Turns out the main budget book for the FY 2009 budget is the shortest one ever released by the president. At 170 pages, it is more than 45 percent shorter than the average length of the budget book released each year by President Bush (which came in at 311 pages.

Not sure what one can make of this change, particularly since the FY 2008 budget is also much shorter than the Bush average. This particular part of the president's budget proposal has evolved during the Bush administration to be a fancy, glossy, picture-filed advertisement for the administration's achievements and priorities, with little hard budgetary information. It is developed, I suppose, to help the administration put the best spin on their budget proposal and successes.

I wonder if the Bush administration is tired of actively selling their misguided priorities, particularly in this final year and that is the reason for the shorter volume? Or perhaps they have realized they really don't have many budget achievements that they should be bragging about?





Posted by Adam Hughes, 09:32:53 AM



Tuesday, February 05, 2008

Reactions to Bush's Budget Begin to Appear

The day after President Bush released his $3.1 trillion budget for FY 2009, analysts and advocacy groups have begun to roll out reactions and statements on the proposal. Below are a few out so far:

CBPP: Federal Grants to State and Localities Cut Deeply
CBPP: The Dubious Priorities of the President's Budget
FRAC: Statement on Nutrition Program Changes in Budget
NWLC: Bush Budget Locks in Gains for the Rich, Short Changes Women and Families

We'll post more statements and analyses as they are released. OMB Watch's overview of the budget will be released this afternoon in the next edition of The Watcher (Sign up here if you don't receive The Watcher).

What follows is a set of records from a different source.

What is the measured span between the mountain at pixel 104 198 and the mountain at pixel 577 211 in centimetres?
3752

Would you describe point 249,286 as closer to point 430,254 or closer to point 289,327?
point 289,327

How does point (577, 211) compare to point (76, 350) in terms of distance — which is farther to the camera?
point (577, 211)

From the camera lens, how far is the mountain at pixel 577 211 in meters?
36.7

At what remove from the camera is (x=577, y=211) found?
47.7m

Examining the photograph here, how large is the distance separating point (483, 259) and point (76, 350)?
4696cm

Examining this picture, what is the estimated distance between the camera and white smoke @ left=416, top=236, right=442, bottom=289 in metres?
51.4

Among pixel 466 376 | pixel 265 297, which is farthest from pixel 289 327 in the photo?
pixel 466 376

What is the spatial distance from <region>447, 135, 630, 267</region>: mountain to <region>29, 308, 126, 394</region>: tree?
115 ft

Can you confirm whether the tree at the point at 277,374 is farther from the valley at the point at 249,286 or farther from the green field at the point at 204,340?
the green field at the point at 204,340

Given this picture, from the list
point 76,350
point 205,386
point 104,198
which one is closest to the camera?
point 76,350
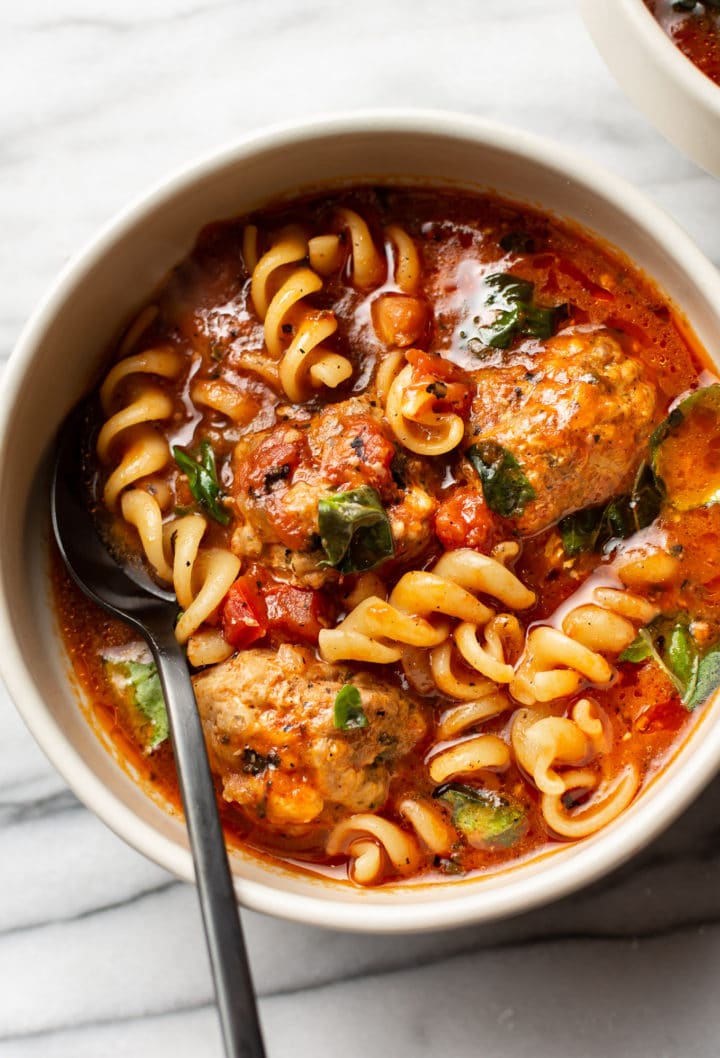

Posted by Adam Hughes, 09:57:56 AM



Friday, February 01, 2008

The Jobs Picture: A Recession by Any Other Name

The steady stream of bad economic news continued into February with the release today of the Bureau of Labor Statistics' employment report showing that the U.S. economy lost 17,000 jobs in January, for the first monthly net job loss in 53 months. The weekly jobless claims figures for the week ending Jan. 26 jumped by 69,000 to 375,000, the largest increase in over 120 weeks.

But there's good news, too! A column in U.S. News & World Report today reveals that we still have only a 6 percent risk of recession.

Here are the obscure but cheery facts:

In this morning's BLS Employment Situation report for Jan 2008, the unemployment rate is 4.9 percent. Therefore the new employment-based recession probability index (RPI) is 0.060 (or 6.0%). The RPI is a combination of the two most valuable employment indicators of a recession's early stages: weekly initial unemployment insurance (UI) claims and the unemployment rate. The 4-week moving average of initial UI claims was reported yesterday at 325,750, which is 17,000 lower than 4 weeks ago and essentially unchanged from the October average. Alone, trends in UI claims suggest a 4 percent recession probability. The unemployment rate is 0.1 points lower than December, but 0.1 higher than three months ago, suggesting an 8 percent recession probability. Combined, this yields an overall recession probability of 6 percent.

Don't you feel better already?

Imagine voting against an extension of unemployment benefits for the unemployed in the face of these numbers.